Mr. Taft
Mr. William Taft, President of these United States, shows a marvelous facility for getting on the right track and saying the wrong thing. The most glaring example of this is, of course, the tariff, but his attitude toward the American Negro is a . fatal second. Not only is Mr. Taft particeps minims with the late Mr. Roosevelt in the crime of Brownsville, but he added to that the Taft Doctrine of recognizing race prejudice, instead of fitness, in Federal appointments. On top of this, and in the face of a record of murder, lynching and burning in this country which has appalled the civilized world and loosened the tongue of many a man long since dumb on the race problem, in spite of this, Mr. Taft has blandly informed a deputation of colored men that any action on his part is quite outside his power, if not his interest.

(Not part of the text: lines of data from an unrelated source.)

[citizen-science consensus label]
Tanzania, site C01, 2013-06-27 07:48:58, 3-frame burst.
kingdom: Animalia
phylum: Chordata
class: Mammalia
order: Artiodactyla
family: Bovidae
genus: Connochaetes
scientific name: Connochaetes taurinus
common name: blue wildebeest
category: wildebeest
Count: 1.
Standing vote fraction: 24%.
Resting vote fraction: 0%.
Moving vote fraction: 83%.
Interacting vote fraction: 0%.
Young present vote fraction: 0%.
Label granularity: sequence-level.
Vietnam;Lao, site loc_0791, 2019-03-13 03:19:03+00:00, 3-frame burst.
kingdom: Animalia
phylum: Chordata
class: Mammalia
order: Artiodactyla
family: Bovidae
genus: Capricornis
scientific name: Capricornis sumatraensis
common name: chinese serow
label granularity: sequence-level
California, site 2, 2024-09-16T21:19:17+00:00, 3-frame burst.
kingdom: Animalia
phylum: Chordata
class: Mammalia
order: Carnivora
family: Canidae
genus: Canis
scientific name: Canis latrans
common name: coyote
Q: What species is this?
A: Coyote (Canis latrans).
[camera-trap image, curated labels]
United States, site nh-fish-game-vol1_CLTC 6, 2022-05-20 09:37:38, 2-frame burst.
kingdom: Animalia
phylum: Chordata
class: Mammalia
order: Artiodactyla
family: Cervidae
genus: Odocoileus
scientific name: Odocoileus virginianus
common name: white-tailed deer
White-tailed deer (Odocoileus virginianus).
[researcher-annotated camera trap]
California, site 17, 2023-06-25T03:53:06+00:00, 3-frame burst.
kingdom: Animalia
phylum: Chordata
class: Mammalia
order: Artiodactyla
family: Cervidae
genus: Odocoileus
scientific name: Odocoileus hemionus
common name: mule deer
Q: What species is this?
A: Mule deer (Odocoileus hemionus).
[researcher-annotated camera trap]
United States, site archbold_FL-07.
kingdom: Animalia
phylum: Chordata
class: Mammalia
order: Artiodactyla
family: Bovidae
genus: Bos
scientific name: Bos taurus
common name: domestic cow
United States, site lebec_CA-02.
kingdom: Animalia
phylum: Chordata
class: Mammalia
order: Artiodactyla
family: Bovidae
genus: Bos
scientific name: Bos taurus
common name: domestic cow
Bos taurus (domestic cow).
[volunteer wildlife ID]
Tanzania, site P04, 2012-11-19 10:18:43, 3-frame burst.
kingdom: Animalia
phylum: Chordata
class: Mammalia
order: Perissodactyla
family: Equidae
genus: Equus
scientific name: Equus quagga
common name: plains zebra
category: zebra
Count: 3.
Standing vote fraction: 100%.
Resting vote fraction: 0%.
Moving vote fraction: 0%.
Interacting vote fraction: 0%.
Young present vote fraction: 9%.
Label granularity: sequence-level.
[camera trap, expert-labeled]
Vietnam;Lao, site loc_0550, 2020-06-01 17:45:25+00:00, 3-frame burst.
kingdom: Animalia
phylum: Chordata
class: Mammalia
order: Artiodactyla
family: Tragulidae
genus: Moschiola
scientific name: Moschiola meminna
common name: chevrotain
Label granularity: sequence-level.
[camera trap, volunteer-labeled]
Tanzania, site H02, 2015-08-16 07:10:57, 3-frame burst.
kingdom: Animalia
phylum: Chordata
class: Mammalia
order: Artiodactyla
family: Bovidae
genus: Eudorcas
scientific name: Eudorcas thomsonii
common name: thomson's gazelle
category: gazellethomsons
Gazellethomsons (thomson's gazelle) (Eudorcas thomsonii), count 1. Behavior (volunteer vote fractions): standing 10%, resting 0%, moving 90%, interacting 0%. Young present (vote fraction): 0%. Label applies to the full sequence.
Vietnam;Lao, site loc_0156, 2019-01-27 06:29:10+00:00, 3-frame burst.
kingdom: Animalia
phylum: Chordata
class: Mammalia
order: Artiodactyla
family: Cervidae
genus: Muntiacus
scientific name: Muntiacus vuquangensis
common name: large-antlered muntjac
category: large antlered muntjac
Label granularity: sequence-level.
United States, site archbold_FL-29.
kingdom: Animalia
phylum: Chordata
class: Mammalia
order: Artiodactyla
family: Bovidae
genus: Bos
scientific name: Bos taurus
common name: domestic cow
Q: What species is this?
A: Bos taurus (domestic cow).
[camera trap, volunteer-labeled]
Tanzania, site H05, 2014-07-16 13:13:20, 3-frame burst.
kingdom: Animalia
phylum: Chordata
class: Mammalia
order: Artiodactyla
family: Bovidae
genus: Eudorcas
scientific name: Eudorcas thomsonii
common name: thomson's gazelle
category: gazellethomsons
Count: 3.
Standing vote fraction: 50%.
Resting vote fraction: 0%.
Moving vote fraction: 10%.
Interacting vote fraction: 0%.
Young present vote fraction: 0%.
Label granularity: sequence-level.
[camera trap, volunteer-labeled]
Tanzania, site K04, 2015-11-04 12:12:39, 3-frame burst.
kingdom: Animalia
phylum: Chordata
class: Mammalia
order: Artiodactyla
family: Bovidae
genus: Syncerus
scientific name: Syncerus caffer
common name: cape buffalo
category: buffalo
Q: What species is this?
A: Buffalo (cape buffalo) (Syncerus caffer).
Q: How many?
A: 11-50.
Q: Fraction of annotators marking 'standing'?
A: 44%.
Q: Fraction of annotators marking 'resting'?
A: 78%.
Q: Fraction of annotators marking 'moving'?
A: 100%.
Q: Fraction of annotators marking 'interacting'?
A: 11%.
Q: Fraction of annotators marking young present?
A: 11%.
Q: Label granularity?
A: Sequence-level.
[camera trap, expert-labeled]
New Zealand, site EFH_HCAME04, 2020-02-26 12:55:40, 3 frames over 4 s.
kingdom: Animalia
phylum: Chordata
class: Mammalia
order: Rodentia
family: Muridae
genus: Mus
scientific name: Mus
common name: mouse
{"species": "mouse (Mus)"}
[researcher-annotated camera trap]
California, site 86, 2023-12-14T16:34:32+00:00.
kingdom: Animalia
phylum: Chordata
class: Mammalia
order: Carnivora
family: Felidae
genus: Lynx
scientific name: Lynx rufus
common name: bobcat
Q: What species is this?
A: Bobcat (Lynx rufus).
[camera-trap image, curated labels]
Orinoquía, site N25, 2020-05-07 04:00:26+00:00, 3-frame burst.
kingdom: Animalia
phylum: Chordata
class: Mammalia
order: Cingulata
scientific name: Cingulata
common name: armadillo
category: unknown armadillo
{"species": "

Finally, Mr. Taft has several times expressed himself on Negro education. First he was quite enthusiastic for the education of the Negroes’ hands. Then—on the eve of his nomination to the presidency—he discovered at Fisk University a few black brains that deserved cultivation, but sparingly—sparingly. He would not overdo this sort of thing. Lately, on the eve of his campaign of renomination to the presidency, Mr. Taft has again declared that the Negro “ought to come and is coming more and more under the guardianship of the South!” This statement is, to speak mildly, extraordinary; and it will make thinking black men carefully considerate as to whether they are willing to enthrone this policy in the White House for another four years.
Let us examine the dictum: When a guardian is appointed it is because he has shown in the past some capacity for the position. One would not usually ask a murderer to guard life, nor a slave driver to direct labor, nor a libertine to protect girls. Or if by chance such an one is so appointed, it could only be that despite a forbidding past he had shown unmistakable signs of repentance, and will and ability to do right. We ask now in all charity and calmness: Have the Southern States of this land in the past or in the present exhibited any desire or ability to settle the Negro problem in accordance with reason and justice? The answer lies in nine burning words:
- Slavery
- Peonage
- Mulattoes
- Murder
- Mobs
- Lynching
- Disfranchisement
- Illiteracy
- Prejudice
We submit to any unprejudiced judge that a people that have shown no greater capacity for dealing with a great social problem than these fearful words indicate are not fit to be given sole and exclusive charge of ten million cattle much less ten million human souls.
And we further declare that a man who in the light of the history of this land can stand up and deny to the conscience and ability of the North and West any right to help in the settlement of a problem which belongs to them just as much as it belongs to the South, if not more—we declare that such a man has no business to be President of the United States.